UW School of Aquatic and Fishery Sciences

Rugged, High-Frequency Time-Lapse Cameras to Quantify Salmon Migrations

Professor Andrew Berdahl's lab uses computer vision to count salmon for management and to quantify salmon movement to learn more about their behavioral ecology. In principle a camera filming a small salmon stream should be able to provide a count of each salmon that entered and exits the stream along with the date and time. These data would give Professor Berdhal's lab not only highly accurate and cost effective counts but also information on how salmon may be using social information to make more accurate decisions about when and where to migrate. Professor Berdhal has been experimenting with off-the-shelf (e.g., Brinno) time-lapse cameras, but these have several fundamental drawbacks, including too slow frame rate, too low memory capacity too short battery life, and an inability to film at night (when many of the fish migrate). This student team will work to create a custom system that would address all of these issues, which would improve salmon management and contribute to the lab's understanding of how these fish make decisions. This student team will work to create a base design that is a rugged and weatherproof camera system, able to capture continuous imagery (~4 images per second) with a battery and hard drive able to last weeks-months.
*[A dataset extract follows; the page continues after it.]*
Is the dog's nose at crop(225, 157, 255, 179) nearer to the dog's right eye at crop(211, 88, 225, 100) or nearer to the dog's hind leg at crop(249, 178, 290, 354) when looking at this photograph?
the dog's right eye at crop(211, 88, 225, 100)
The student team will work to include a polarizing filter to cut surface reflection and a flash/continuous light source for nighttime images. Upgrades the student team will work to incorporate include an integrated app that: i) streams what the camera is 'seeing' to aid in set up; ii) allows the user to change camera parameters (eg frame rate); and possibly iii) wireless downloading or at least previewing data. Further expansions the student team will work to achieve include a ML system to automatically count fish passing from the captured images (the lab has made some progress on this already). The base deliverable this student team will work to achieve is a prototype of the system described above, but ideally ~10 units.